Jennifer Egan (USA) – INCROCI DI CIVILTÀ 2018

Jennifer Egan è stata ospite di Verso Incroci, una serie di incontri che ha anticipato il festival letterario Incroci di Civiltà, dove ha conversato con la professoressa Pia Masiero, direttrice del Festival.

Parafrasando il titolo dell’ultimo show di David Letterman, Jennifer Egan è un’autrice che non ha bisogno di presentazioni. Nata a Chicago nel 1962, dopo il divorzio dei genitori si trasferisce a San Francisco, dove stando ad alcuni rumors ha anche intrattenuto una relazione con un appassionato di computer che poi sarebbe diventato anche piuttosto famoso, e che di nome faceva Steve Jobs (pare anche che una sera Jobs si sia presentato alla porta della Egan con un Macntosh nuovo di zecca, e l’abbia installato personalmente nella di lei camera).

Gossip a parte, la Egan frequenta dapprima la University of Pennsylvania, e in seguito il St. John’s College di Cambridge. Il suo primo romanzo, The Invisible Circus, viene trasposto in un film con Cameron Diaz nel 2001, ma il suo maggiore successo al momento rimane A Visit from the Goon Squad (Il tempo è un bastardo), con cui nel 2011 vince il Premio Pulitzer, il National Book Critics Circle Award for Fiction e il LA Times Book Prize. L’ambientazione del romanzo è proprio quella della città sulla baia, dove i due protagonisti – Bennie e Sasha, un ex-musicista convertitosi a produttore musicale e la sua assistente affetta da cleptomania – si muovono sullo sfondo della scena post-punk anni ’80. È la musica infatti il fil rouge che unisce i vari personaggi, dai due protagonisti fino a Stephanie, l’ex-moglie di Bennie, ora sposata con Scotty (che naturalmente è un amico di Bennie) e impegnata a riportare in auge Bosco, un leggendario chitarrista ormai in declino. Come è già si può intuire, tutti i personaggi sono legati tra loro, e la musica, prima parte integrante della vita dei personaggi e diventata ora soltanto un elemento di sfondo, serve anche da analogia per i cambiamenti e lo svendersi a cui prima o poi tutti loro sono stati costretti. Come da titolo, è infatti il tempo il grande protagonista del romanzo, il suo perenne scorrere che accompagna le degenerazioni dello star- system; in un passaggio a mio parere emblematico, la Egan scrive:

C’è ancora tutto: la piscina con le piastrelle portoghesi azzurre e gialle, l’acqua che zampilla come una risata lungo un muro di pietra nera. La casa è identica, però silenziosa. Quel silenzio non ha senso. Gas nervino? Overdose collettiva? Una retata?, mi domando, mentre seguiamo una domestica lungo una curva di stanze moquettate, con la piscina che ammicca da ogni finestra. Cos’altro potrebbe aver messo fine alle feste che non finivano mai?

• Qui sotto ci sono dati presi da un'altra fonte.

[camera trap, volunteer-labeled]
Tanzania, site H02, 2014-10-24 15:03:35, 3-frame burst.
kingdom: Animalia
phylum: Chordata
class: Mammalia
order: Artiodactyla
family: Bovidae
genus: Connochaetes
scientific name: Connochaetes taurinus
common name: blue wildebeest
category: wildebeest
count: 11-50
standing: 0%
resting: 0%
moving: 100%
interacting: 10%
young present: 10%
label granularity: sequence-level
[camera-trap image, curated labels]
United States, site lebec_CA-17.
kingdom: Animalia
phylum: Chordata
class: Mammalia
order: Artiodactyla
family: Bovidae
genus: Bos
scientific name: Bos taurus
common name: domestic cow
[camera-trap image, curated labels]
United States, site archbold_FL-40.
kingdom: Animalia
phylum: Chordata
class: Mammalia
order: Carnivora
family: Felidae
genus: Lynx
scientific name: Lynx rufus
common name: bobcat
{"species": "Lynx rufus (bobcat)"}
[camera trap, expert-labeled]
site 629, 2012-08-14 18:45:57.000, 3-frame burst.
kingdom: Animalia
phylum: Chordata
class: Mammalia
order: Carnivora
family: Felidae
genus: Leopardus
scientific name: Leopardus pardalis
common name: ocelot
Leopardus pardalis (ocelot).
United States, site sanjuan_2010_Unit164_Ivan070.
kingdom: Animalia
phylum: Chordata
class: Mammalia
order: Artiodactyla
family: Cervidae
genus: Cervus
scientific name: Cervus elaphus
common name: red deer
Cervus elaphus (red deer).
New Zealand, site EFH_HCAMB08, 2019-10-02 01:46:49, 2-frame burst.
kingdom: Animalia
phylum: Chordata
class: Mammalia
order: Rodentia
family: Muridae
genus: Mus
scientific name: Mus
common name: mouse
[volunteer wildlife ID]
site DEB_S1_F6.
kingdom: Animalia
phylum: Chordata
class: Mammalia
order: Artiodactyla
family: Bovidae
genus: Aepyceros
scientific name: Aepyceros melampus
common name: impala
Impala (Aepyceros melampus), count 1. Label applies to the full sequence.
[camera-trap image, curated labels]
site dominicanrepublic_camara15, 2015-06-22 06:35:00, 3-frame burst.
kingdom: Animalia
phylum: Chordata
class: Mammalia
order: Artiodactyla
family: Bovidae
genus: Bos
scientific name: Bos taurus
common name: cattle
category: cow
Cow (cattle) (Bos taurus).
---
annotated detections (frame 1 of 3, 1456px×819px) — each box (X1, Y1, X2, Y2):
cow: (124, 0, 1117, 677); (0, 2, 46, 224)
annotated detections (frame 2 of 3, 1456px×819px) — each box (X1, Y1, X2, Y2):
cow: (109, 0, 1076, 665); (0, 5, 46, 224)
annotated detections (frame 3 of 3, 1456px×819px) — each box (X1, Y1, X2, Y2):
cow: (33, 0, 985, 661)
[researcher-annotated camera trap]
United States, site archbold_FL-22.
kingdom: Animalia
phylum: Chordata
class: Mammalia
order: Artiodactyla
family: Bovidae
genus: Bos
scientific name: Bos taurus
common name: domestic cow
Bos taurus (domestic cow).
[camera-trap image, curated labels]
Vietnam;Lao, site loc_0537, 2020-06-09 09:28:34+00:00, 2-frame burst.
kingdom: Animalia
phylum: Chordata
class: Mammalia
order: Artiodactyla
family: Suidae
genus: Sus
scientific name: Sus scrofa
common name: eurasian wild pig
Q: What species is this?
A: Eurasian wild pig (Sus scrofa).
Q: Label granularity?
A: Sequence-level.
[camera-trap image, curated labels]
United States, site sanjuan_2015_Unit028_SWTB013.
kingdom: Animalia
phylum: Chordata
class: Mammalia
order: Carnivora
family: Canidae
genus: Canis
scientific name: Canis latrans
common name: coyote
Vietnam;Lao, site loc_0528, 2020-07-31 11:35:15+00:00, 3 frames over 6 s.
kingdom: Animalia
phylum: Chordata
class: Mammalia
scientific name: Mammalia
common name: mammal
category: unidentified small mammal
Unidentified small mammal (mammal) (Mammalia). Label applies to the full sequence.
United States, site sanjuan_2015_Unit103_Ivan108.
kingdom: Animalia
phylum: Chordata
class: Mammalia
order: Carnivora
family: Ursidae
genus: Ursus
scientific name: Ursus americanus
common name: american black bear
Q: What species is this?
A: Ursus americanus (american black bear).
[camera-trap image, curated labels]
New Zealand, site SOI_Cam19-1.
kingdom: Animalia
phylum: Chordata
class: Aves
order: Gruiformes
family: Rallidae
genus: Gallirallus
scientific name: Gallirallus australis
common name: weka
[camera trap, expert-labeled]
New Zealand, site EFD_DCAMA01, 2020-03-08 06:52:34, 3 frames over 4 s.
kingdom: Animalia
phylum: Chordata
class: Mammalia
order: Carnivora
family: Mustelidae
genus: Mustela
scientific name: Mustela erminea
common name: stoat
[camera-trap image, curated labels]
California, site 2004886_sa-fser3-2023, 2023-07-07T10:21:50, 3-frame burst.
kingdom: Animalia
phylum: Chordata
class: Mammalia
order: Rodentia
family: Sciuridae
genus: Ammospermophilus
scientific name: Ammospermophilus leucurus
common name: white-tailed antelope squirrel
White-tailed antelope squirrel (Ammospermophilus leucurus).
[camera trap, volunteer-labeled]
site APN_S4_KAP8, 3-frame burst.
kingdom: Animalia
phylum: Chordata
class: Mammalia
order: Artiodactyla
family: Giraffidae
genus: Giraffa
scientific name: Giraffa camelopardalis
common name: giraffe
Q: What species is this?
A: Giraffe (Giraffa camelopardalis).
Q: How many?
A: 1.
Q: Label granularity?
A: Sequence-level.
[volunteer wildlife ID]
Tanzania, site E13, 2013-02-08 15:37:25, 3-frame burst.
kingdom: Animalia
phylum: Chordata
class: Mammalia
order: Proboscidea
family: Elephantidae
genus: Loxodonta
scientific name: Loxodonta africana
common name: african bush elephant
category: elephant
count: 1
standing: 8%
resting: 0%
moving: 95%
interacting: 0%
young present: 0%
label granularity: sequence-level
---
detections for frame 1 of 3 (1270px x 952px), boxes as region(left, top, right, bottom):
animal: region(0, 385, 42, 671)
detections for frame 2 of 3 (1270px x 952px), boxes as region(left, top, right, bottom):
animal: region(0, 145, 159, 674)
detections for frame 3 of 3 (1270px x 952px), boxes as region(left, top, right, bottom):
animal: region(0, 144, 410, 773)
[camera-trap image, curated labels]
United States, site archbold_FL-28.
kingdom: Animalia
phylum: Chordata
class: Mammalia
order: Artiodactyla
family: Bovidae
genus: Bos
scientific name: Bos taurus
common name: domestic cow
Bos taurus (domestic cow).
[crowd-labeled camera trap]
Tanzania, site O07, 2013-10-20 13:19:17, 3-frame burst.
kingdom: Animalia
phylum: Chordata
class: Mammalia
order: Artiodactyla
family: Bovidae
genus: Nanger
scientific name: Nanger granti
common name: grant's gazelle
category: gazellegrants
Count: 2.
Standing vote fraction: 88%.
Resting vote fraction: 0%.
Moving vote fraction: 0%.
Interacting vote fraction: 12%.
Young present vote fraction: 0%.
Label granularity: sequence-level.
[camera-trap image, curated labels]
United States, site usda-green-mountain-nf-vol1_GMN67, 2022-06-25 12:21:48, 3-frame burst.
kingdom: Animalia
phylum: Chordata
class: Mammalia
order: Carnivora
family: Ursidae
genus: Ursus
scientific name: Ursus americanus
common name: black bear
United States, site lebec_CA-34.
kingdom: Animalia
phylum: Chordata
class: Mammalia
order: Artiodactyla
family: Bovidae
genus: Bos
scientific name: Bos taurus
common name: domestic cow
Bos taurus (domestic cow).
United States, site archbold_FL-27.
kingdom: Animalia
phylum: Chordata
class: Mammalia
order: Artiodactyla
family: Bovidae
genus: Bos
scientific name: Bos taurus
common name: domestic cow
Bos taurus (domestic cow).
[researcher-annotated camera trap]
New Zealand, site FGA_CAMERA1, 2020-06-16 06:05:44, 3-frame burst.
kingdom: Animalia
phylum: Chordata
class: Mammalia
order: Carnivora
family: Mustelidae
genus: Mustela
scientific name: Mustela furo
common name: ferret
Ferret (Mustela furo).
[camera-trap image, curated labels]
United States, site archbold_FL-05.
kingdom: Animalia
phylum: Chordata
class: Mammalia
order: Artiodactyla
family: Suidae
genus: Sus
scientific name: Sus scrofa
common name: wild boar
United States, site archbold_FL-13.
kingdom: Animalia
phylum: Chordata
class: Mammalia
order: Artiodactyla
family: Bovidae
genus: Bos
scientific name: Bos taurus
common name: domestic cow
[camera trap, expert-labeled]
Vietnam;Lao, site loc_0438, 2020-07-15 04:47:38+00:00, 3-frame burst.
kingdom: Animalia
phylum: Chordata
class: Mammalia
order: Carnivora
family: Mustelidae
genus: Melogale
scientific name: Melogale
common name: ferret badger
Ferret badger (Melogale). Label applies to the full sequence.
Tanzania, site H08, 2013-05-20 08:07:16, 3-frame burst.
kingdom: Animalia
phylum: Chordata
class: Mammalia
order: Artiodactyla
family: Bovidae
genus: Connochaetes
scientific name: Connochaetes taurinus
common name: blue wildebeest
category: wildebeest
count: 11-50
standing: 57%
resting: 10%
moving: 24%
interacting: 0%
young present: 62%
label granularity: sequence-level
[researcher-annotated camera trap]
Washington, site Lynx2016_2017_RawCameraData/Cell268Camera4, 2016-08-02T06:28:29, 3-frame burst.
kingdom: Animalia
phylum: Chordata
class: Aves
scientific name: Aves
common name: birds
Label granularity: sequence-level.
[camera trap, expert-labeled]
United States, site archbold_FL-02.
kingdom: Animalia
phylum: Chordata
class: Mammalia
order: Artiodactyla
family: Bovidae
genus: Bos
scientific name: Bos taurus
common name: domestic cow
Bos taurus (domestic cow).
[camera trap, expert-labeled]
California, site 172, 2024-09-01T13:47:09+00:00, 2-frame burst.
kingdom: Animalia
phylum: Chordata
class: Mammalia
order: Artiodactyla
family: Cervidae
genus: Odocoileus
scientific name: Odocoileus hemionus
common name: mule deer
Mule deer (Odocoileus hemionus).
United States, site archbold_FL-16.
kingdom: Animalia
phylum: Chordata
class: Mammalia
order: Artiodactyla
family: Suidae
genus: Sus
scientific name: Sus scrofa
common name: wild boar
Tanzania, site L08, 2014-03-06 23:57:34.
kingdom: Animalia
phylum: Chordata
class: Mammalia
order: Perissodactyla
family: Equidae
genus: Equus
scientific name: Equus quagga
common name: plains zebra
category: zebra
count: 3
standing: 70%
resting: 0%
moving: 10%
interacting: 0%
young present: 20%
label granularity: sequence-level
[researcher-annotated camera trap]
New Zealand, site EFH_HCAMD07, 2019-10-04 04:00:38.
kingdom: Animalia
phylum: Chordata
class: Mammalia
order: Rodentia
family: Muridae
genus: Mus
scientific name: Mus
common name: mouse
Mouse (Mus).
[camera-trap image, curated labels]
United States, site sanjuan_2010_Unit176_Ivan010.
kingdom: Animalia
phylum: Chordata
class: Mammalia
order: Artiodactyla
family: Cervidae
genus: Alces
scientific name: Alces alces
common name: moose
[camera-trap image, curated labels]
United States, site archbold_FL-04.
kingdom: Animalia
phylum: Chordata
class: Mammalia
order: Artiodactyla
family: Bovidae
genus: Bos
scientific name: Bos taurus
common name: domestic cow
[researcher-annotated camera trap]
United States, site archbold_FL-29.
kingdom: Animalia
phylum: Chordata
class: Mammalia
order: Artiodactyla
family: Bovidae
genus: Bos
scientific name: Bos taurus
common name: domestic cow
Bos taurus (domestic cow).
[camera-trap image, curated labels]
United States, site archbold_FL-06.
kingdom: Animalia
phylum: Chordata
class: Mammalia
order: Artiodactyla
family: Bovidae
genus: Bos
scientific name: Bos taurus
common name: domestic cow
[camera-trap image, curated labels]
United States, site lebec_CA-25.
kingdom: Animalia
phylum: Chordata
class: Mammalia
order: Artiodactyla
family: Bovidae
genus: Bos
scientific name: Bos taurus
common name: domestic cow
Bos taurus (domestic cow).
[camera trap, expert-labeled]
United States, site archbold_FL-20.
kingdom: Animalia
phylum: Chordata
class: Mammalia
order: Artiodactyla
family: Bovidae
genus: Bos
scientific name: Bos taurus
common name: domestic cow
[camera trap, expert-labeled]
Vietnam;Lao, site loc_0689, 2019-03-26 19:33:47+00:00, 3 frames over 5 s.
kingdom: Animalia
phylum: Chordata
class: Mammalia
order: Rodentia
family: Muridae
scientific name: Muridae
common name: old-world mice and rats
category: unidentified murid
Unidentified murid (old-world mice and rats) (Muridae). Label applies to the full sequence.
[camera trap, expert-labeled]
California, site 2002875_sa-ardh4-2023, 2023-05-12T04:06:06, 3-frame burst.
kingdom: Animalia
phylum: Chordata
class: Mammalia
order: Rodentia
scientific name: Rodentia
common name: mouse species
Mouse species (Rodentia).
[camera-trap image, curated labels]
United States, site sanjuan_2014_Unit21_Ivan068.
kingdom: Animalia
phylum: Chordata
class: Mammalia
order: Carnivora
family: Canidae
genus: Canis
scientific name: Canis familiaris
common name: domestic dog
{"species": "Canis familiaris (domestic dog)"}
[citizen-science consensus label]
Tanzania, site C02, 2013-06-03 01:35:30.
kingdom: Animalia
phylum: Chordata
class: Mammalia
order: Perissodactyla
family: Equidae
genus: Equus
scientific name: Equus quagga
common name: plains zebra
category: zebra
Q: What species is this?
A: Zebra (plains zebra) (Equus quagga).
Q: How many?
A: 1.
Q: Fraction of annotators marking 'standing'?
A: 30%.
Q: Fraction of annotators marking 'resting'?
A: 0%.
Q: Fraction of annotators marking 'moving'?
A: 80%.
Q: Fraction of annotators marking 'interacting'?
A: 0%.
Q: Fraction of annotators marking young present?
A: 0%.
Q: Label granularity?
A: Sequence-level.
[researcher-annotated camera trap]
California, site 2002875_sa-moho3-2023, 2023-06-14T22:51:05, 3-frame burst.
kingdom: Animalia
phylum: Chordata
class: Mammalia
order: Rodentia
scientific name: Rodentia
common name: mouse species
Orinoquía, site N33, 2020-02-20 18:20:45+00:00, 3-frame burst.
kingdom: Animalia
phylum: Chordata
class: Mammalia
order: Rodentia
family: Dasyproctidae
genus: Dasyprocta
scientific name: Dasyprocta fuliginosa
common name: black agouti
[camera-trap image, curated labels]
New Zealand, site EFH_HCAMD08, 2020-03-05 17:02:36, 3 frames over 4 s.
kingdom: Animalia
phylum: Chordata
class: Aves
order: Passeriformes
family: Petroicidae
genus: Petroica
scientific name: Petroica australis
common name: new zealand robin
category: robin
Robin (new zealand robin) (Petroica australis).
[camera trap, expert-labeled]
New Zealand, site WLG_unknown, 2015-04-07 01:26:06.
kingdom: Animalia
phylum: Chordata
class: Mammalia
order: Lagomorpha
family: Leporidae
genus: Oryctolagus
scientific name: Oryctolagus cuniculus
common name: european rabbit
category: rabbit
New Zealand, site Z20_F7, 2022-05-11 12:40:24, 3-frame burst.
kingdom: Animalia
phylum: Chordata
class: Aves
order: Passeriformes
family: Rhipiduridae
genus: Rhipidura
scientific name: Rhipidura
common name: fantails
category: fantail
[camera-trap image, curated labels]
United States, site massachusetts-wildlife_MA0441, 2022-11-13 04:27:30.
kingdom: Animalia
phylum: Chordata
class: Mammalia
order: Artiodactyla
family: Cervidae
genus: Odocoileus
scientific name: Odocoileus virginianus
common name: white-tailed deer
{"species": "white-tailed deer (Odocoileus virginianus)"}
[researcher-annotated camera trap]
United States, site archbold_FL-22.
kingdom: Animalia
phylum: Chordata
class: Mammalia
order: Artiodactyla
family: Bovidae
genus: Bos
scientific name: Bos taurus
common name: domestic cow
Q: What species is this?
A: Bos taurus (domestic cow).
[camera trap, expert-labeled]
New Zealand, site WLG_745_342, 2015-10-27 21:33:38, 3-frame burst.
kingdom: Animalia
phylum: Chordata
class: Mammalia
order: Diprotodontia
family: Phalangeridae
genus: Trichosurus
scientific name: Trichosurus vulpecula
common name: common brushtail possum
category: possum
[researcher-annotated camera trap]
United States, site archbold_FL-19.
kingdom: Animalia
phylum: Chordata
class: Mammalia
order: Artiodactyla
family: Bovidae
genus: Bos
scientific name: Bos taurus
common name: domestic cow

Niente di tutto questo. È che sono passati vent’anni.

Ciò che però davvero contraddistingue il romanzo, e che lo distanzia da altre opere post-/postmoderniste talvolta concepite come meri esercizi di stile, è la sua stessa struttura. Il tempo è un bastardo si presenta infatti come una sorta di concept album richiamando quindi il secondo macrotema, con temi e personaggi che vengono ripresi col passare del tempo e la cui profondità si arricchisce con ogni apparizione: è dunque possibile godersi ogni singola storia come una narrazione a sé stante, ma che se legata alle altre lascia emergere una meditazione di stampo proustiano sul tempo perduto.